▶ **Document**:

☆ ☆ ☆ ☆ ☆ ☆ ☆

The stories, captivatingly written by Julian Fellowes (also rightly known as Baron Fellowes of West Stafford), are quite enough to hold the attention of a vast American audience. Critics rightly suggest that some viewers watch for the storylines, and others, rather less interested in the soap opera character that also marks the series, watch for an escape into history. Whatever the reason, they keep watching.


And yet, most viewers are likely unaware of what they are actually seeing. They are not merely watching an historical drama, they are witnessing the passing of a world. And that larger story, inadequately portrayed within Downton Abbey, is a story that should not be missed. That story is part of our own story as well. It is the story of the modern age arriving with revolutionary force, and with effects that continue to shape our own world.


Downton Abbey is set in the early decades of the twentieth century. Though by season four King George V is on the throne, the era is still classically Edwardian. And the era associated with King Edward VII is the era of the great turn in British society. The early decades of the twentieth century witnessed a great transformation in England and within the British Empire. The stable hierarchies of Downton Abbey grew increasingly unstable. Britain, which had been overwhelmingly a rural nation until the last decade of the nineteenth century, became increasingly urban. A transformation in morals changed the very character of the nation, and underlying it all was a great surge of secularization that set the stage for the emergence of the radically secular nation that Britain has become.


Viewers should note the almost complete absence of Christianity from the storyline. The village vicar is an occasional presence, and church ceremonies have briefly been portrayed. But Christianity as a belief system and a living faith is absent—as is the institutional presence of the Church of England.


Political life is also virtually absent, which amounts to a second great omission. The epoch in which Downton Abbey is set was a time of tremendous political strife and upheaval in Britain. The Earl of Grantham would likely have been quite distressed by the rise of the Liberal Party’s David Lloyd George as Prime Minister. The right of women to vote was a recent development, and the political waters were roiled by high unemployment and a faltering British economy. The signs of the Empire’s disappearance were there for all to see, even if most among the elites did their best to deny the evidence. The great landed estates were draining their lordly title holders of precious capital, and the economic arrangements that allowed the nobility to live off of their estates would never return. That is why so many English lords looked for rich American women to marry.


A great moral revolution was also in full sway. Birth control was increasingly available and openly discussed. In 1930, the Church of England would become the first major Christian church to endorse the use of contraceptives. Sexual morality was changing with a lessening of sanctions on premarital sex and adultery. Calls for liberalized divorce laws became more frequent. Many argued that the working class should have the same access to sexual liberty that the nobility seemed to allow themselves.

☆ ☆ ☆ ☆ ☆ ☆ ☆

▶ **Data to process**:
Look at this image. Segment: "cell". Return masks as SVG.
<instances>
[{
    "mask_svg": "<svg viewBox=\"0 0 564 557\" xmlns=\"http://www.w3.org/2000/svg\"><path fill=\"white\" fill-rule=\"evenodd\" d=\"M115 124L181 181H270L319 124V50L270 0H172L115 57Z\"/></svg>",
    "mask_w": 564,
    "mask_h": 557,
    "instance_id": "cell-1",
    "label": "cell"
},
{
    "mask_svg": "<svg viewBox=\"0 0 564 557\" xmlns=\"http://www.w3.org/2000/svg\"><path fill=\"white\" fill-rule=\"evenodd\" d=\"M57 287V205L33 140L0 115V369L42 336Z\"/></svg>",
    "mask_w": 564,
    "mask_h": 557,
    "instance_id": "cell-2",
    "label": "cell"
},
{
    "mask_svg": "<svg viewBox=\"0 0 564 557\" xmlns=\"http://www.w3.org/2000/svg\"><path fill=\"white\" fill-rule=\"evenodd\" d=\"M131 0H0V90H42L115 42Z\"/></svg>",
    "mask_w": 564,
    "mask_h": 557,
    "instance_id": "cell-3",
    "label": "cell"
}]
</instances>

☆ ☆ ☆ ☆ ☆ ☆ ☆

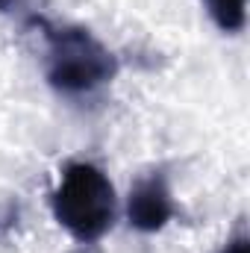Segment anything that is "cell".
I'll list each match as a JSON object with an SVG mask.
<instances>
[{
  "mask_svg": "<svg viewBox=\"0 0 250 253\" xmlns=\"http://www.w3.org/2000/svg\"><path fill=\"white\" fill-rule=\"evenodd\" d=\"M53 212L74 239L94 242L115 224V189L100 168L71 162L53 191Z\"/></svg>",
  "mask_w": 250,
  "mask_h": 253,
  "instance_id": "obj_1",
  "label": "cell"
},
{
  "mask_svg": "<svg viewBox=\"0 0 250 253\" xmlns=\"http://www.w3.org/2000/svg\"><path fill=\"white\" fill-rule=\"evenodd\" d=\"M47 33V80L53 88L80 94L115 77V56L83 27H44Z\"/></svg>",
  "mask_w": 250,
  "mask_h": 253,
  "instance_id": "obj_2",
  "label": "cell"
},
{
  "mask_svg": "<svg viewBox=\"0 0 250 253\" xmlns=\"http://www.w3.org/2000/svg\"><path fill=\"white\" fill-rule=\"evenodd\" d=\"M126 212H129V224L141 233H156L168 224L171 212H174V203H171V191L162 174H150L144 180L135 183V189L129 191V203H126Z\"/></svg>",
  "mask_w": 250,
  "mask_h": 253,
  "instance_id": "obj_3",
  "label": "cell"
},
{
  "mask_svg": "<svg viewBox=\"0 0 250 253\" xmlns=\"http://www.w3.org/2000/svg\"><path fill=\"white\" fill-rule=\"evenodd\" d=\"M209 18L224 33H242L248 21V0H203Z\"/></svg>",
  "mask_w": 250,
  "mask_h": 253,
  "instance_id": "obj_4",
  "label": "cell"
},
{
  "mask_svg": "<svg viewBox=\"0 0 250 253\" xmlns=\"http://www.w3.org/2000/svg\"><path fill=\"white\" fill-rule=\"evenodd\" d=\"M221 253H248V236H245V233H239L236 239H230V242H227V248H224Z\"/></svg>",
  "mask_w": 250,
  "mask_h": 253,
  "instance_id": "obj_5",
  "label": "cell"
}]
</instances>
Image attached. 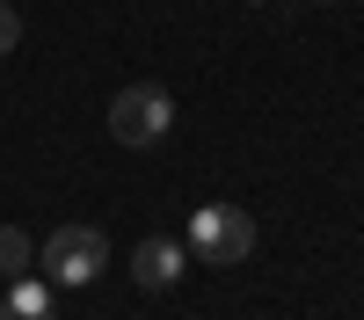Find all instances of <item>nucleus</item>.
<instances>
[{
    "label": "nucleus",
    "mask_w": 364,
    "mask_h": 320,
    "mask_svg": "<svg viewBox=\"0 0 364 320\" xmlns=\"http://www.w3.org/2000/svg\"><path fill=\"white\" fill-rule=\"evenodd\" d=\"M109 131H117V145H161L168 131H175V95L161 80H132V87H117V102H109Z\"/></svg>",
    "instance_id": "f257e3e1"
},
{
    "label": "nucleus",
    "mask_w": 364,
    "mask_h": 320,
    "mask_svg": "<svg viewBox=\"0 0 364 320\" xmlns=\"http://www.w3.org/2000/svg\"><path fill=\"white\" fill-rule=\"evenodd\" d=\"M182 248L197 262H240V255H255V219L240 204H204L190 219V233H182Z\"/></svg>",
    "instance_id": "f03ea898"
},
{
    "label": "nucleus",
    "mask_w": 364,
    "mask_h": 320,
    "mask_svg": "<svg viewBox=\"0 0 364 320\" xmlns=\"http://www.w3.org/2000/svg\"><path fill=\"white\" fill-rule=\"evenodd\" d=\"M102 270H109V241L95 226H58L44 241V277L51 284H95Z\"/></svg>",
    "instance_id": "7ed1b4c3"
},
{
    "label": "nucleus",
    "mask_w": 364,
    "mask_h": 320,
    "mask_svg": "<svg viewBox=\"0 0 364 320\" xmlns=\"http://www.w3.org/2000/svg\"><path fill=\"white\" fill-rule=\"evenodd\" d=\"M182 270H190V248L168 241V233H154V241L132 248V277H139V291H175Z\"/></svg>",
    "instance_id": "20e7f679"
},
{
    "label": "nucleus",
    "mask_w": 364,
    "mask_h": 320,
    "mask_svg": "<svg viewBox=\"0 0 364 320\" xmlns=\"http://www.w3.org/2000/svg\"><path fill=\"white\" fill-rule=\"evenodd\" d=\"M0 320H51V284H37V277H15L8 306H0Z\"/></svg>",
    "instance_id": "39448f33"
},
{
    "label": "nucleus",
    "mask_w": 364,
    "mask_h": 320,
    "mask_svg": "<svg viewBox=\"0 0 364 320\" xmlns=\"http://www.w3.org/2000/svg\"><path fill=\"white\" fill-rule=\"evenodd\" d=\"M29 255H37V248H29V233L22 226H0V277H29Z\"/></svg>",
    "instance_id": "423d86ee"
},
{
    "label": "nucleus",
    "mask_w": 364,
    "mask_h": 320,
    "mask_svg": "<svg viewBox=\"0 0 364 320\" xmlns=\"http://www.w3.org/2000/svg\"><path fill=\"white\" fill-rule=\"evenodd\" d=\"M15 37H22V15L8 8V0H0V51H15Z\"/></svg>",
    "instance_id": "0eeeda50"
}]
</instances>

☆ ☆ ☆ ☆ ☆ ☆ ☆

▶ **Stated goal 1**: Copy from the records, word for word, everything from the line with "Segment anything that" to the line with "212H129V224L141 233H156L168 224L171", including both of those lines. Leave the pictures out.
▶ **Stated goal 2**: Write the next part of the essay about Downton Abbey and the changes in early twentieth-century Britain, starting after its last sentence.
The text and the records are unrelated pieces of material.

▶ **Right answer 1**:
Segment anything that is "cell".
I'll list each match as a JSON object with an SVG mask.
<instances>
[{
  "mask_svg": "<svg viewBox=\"0 0 250 253\" xmlns=\"http://www.w3.org/2000/svg\"><path fill=\"white\" fill-rule=\"evenodd\" d=\"M53 212L74 239L94 242L115 224V189L100 168L71 162L53 191Z\"/></svg>",
  "mask_w": 250,
  "mask_h": 253,
  "instance_id": "obj_1",
  "label": "cell"
},
{
  "mask_svg": "<svg viewBox=\"0 0 250 253\" xmlns=\"http://www.w3.org/2000/svg\"><path fill=\"white\" fill-rule=\"evenodd\" d=\"M47 33V80L53 88L80 94L115 77V56L83 27H44Z\"/></svg>",
  "mask_w": 250,
  "mask_h": 253,
  "instance_id": "obj_2",
  "label": "cell"
},
{
  "mask_svg": "<svg viewBox=\"0 0 250 253\" xmlns=\"http://www.w3.org/2000/svg\"><path fill=\"white\" fill-rule=\"evenodd\" d=\"M126 212H129V224L141 233H156L168 224L171 212H174V203H171V191L162 174H150L144 180L135 183V189L129 191V203H126Z\"/></svg>",

▶ **Right answer 2**:
And yet, the secularization of the society was underneath it all. Christie Davies, author of The Strange Death of Moral Britain, gets right to the point: “Behind the strange death of moral Britain lies the strange death of Christian Britain. Even in 1900 the leaders of Christian Britain feared that such a decline might take place.”


Historians and theologians debate just how Christian the Britain of Queen Victoria really was, but the fact is that within the Church of England liberal theology was very much in control, with the Broad Church party setting the course. The literature of the late Victorian age and the age of Edward reveals ample evidence of what the poet Matthew Arnold would express in “Dover Beach.” In Arnold’s memorable words:


The Sea of Faith

Was once, too, at the full, and round earth’s shore;

Lay like the folds of a bright girdle furled.

But now I only hear

Its melancholy, long, withdrawing roar,

Retreating, to the breath

Of the night-wind, down the vast edges drear

And naked shingles of the world.


As historian Jose Harris of the University of Oxford explains, “A more common response, however, was not outright loss of faith but dilution, adjustment, or diversification of religious belief into something that was often much more nuanced and nebulous than had been common in the early Victorian age.” He also described the age as one marked by “the increasing vagueness and indeterminacy of religious belief.”


Rates of churchgoing fell—and they would fall further in decades ahead. The unspeakable tragedy of World War I seemed to add impetus to the loss of faith and theological certainties. A great spiritual void appeared in Britain long before the signs of such secularization would appear on American shores. But we can now see that the early decades of the twentieth century, including the so-called “locust years” in Britain between the two world wars, were a crucial turning time within that society. Those years set the trajectory that produced the Britain of today.


There are countless lessons for American Christians to observe as we watch Downton Abbey. But we ought not to miss the larger story of which tales like Downton are only a part. The world that was passing away was not only a world of footmen, but also of faith. Britain would never be the same again, and that loss of faith and certitude would eventually become a tide that would sweep across every aspect of British culture.


Of course, Downton Abbey did not stay in Britain, and that is true of the larger story as well. That larger story records a great shift in worldview, not merely a social transformation. The consequences of that larger story far exceed the story of a great English house and its inhabitants. In that sense, Downton Abbey is a parable of sorts—a parable that can teach us a great deal.



I am always glad to hear from readers. Write me at mail@albertmohler.com. Follow regular updates on Twitter at www.twitter.com/albertmohler.


Christie Davies, The Strange Death of Moral Britain (London: Transaction Publishers, 2004), p. xxiii.


Jose Harris, Private Lives, Public Spirit: Britain 1870-1914, The Penguin Social History of Britain (London: Penguin Books, 1993), pp. 171, 175.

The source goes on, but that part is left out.